Cedric King doesn’t carpe the diem so much as juice the bugger, like an orange, for every last drop of sunshine.
Thursday, Chicago. Friday, Atlanta. Saturday and Sunday, Denver. It takes a special soul to run the hamster’s wheel without any legs.
“It’s crazy that you say that. I’ve been thinking about that same sentiment for the last couple months,” King, a retired U.S. Army Ranger, said via Zoom, from his car, between errands down in Georgia.
“I lived a great life before. But if I would’ve told myself, 10 years ago, ‘Hey, you’re going to lose a pair of legs, but you’re going to have the best 10 years of your life,’ I wouldn’t have believed it, man. I wouldn’t have believed it.”
At least 11,000 runners are expected to take part in the Colfax Marathon on Sunday, back in its spring slot for the first time since the pandemic. Every bib has a story. King’s got about 50.
On July 25, 2012, while on a second tour of Afghanistan, he stepped on an IED. The resulting explosion took both of King’s legs, as well as a chunk of his right hand and right arm.
Seven months later, he was fitted for running prosthetics. In April 2013, he started running with them.
Nine years later, he’s logged 17 marathons and another handful of half-marathons. He’s written a book. He’s rubbed shoulders with the likes of Cam Newton, Floyd Mayweather and Chris Berman. He’s met presidents and CEOs.
“If I had a choice, I probably would’ve been too afraid to lose a pair of legs to gain all this,” said King, who’s slated to take part in the Colfax relay events Sunday morning in partnership with the nonprofit Achilles International, guided by Cigna regional vice president John Roble.
“I would’ve been terrified. I would’ve been, ‘Nah, I’m good.’ Because I wouldn’t have understood that I would have become a better person … because the loss of your legs required you to be so much of a better human being. You wouldn’t have been able to understand it.”
He understands now. These days, King is a fixture on the speaking circuit, a walking testament to the indefatigability of the human spirit.
Inspiration is the full-time gig. Running is his side hustle. Accent on the hustle part.
The man’s finished the Boston Marathon five times. He conquered the Disney Marathon series — 48.6 miles in all — on three different occasions.
He’s a regular to the Front Range, joking that he left one of his favorite coffee mugs in Lakewood during a corporate engagement about five weeks ago.
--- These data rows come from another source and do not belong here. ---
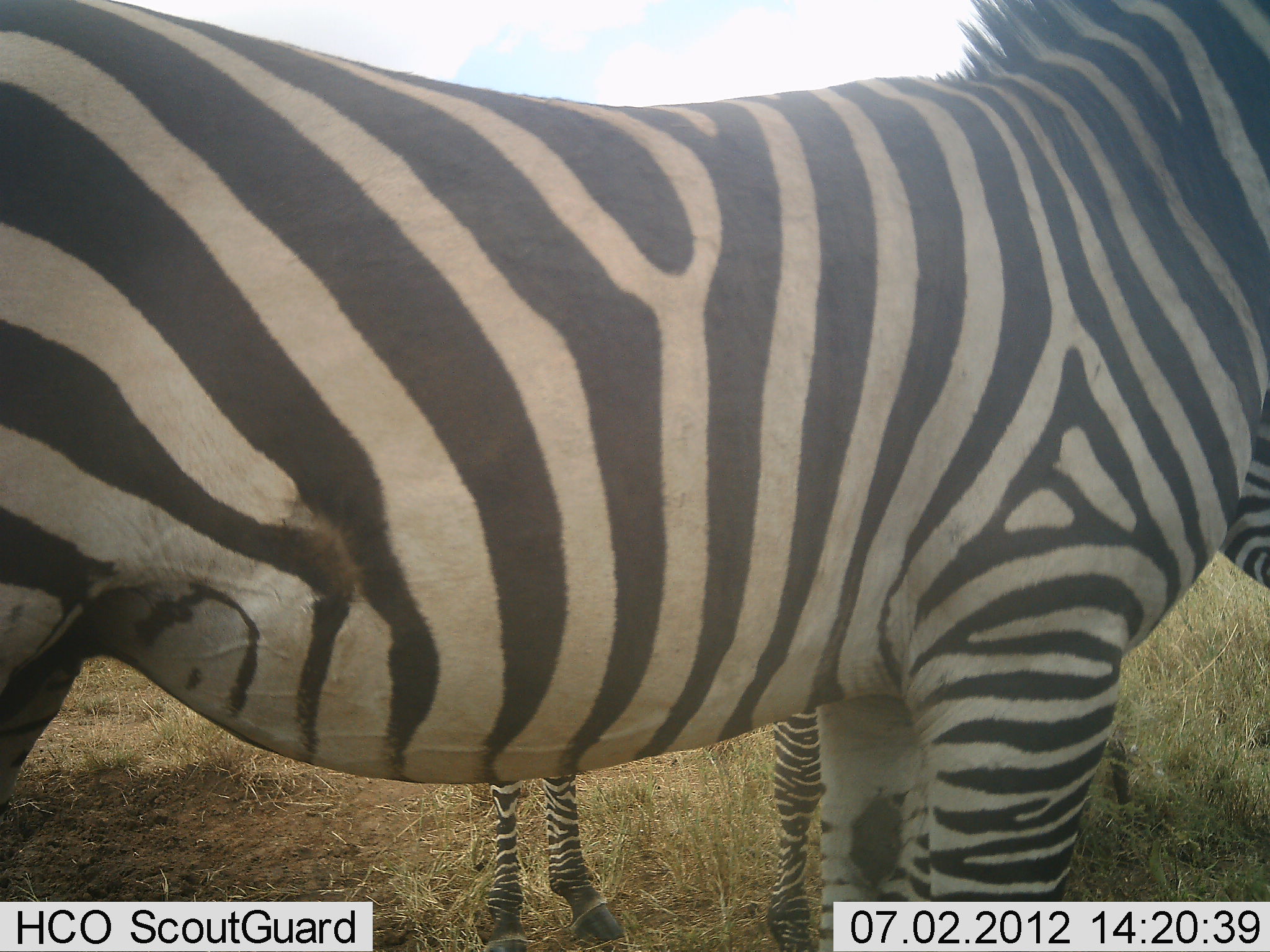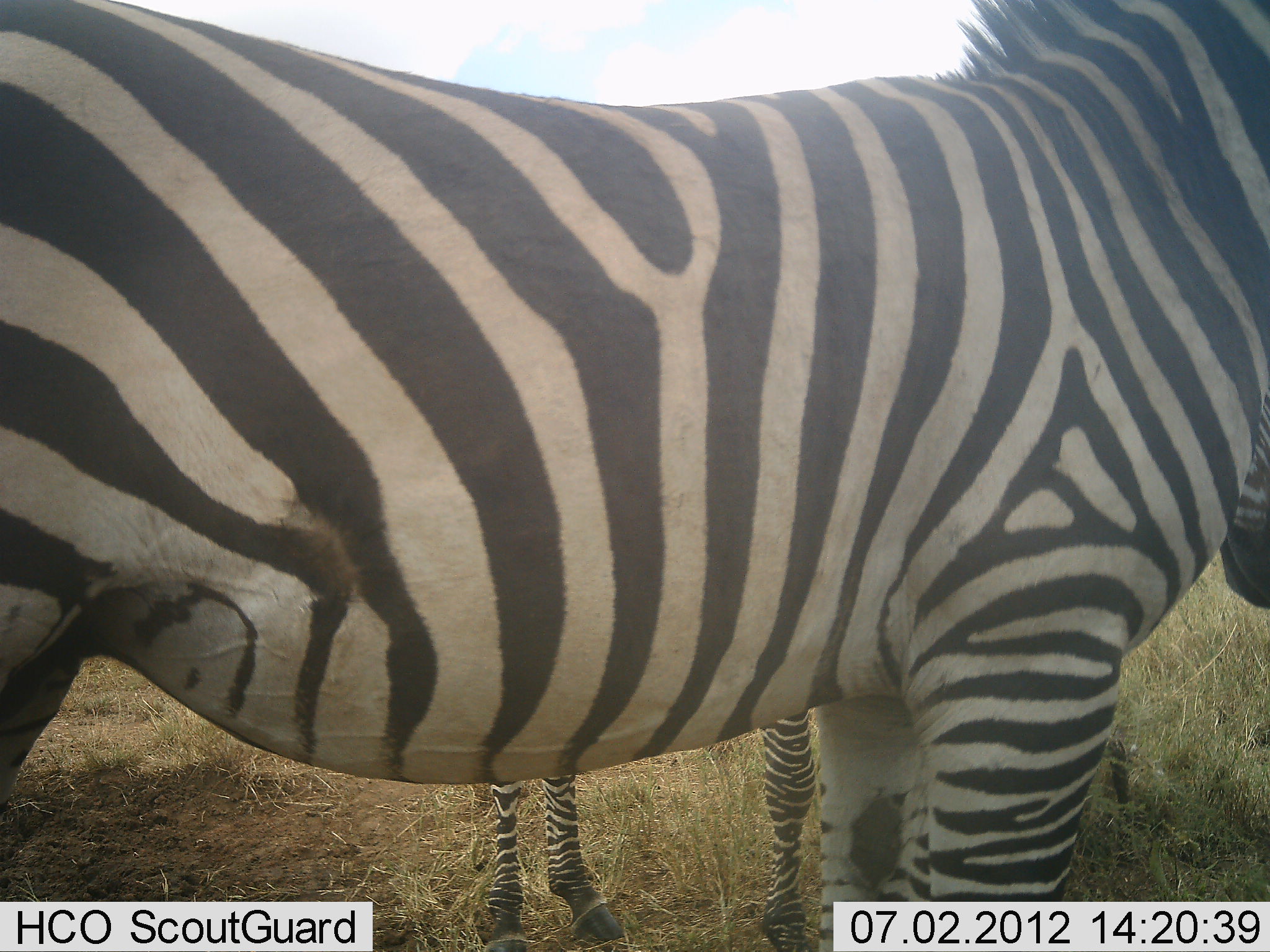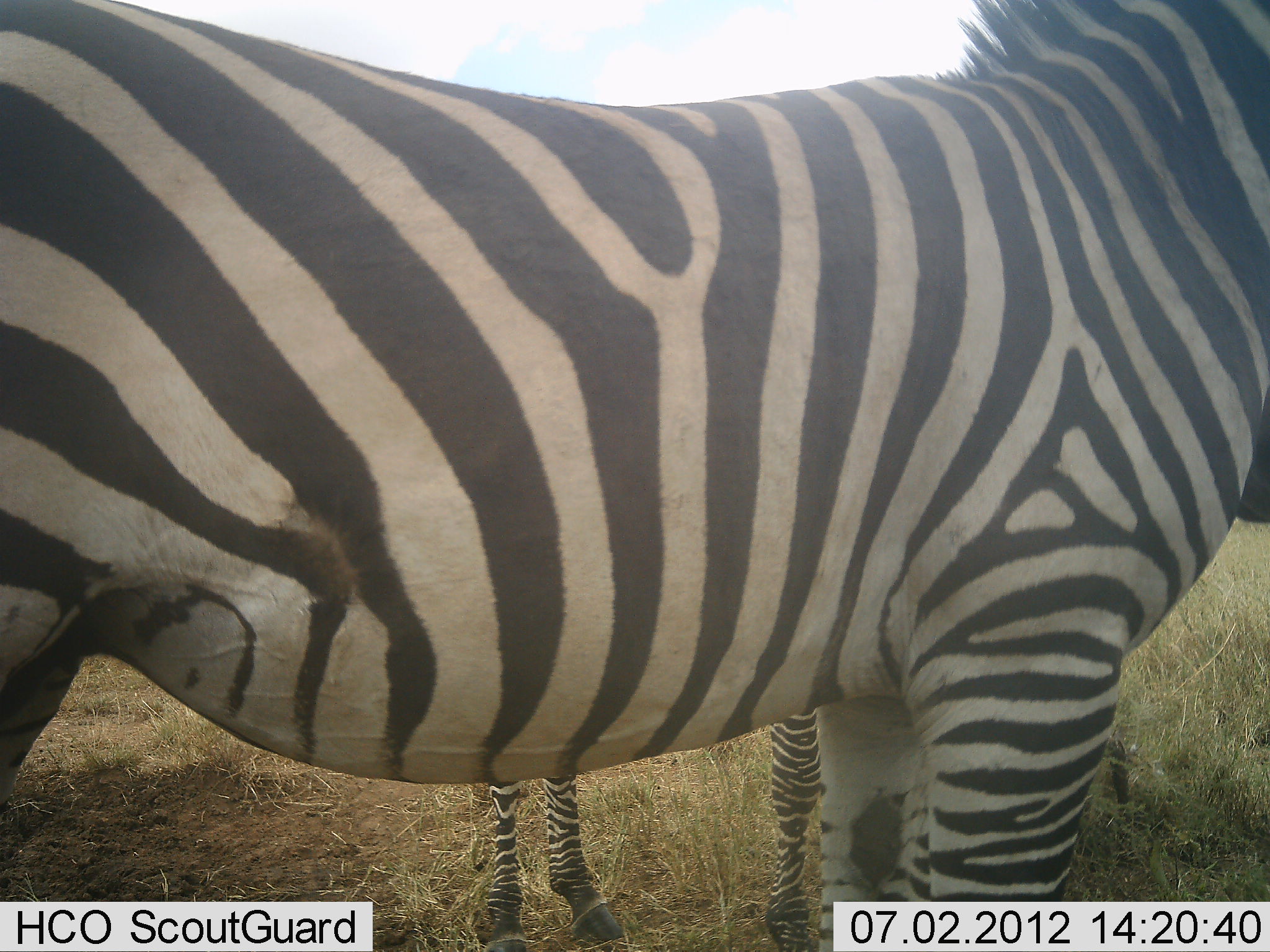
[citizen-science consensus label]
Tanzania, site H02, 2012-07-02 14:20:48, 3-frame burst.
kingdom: Animalia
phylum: Chordata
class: Mammalia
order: Perissodactyla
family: Equidae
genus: Equus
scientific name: Equus quagga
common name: plains zebra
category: zebra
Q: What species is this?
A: Zebra (plains zebra) (Equus quagga).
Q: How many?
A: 2.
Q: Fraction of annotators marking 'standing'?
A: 100%.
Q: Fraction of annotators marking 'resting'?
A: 0%.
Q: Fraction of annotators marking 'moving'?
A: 0%.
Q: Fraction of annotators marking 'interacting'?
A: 0%.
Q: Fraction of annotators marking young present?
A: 30%.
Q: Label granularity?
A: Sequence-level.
King even prepped for the 2019 New York City by running 10Ks in blades here first.
“I made my fastest marathon time in that event by doing 10K laps in Colorado,” said King, a recipient of the Bronze Star and the Purple Heart. “It was crazy.”
But the craziest, happiest stops are the ones such as this weekend when his two passions — people and racing — intersect. The chance to run and to touch lives via Achilles, an organization that empowers differently-abled athletes across the world; and its Freedom Team, which helps veterans who’ve suffered trauma enter endurance events.
King knew the fates were kind, that his path was the right one, after an appearance in California about five years back. That’s when a woman and her daughter, the last in line for a meet-and-greet after hearing one of the veteran’s presentations, approached him wearing the same timorous gaze.
“I’m sorry,” King asked at the time. “Is everything OK?”
“You don’t understand,” the woman replied. “We wanted to be at the end of the line to talk to you because I didn’t want anybody to hear me say this. But I have been physically abused for the last 20 years by my husband, her father. And I have been totally afraid of standing up for myself.
“But today, I know that it’s not about me getting beaten and me getting intimidated. It’s about the fact that I need to send a message to myself first and to him second. Sending myself a message that I am worth of being stood up for … that it’s OK for me to stand up for me.”
King still chokes up over that one.
“And when she said that,” he whispered, “man, I was just blown away. ‘Like, how did she get that?’
“When I give speeches, I don’t even try and tell other people what they need to do. I speak because I’m trying to open up to myself and I’m on stage, literally, talking to myself. I’m telling me what I need to hear.
“I was just like, ‘Man, my pain was someone else’s medicine.’”
King’s mantra? Keep moving. Love. Laugh. Weep. But whether you’re in a race on Colfax or on the hamster’s wheel of life, don’t stop. Don’t look back. That old mug in Lakewood is long gone.
“I’ve let it go,” King laughed. “You lose a leg, you lose a coffee mug, you keep going. Keep. Going.”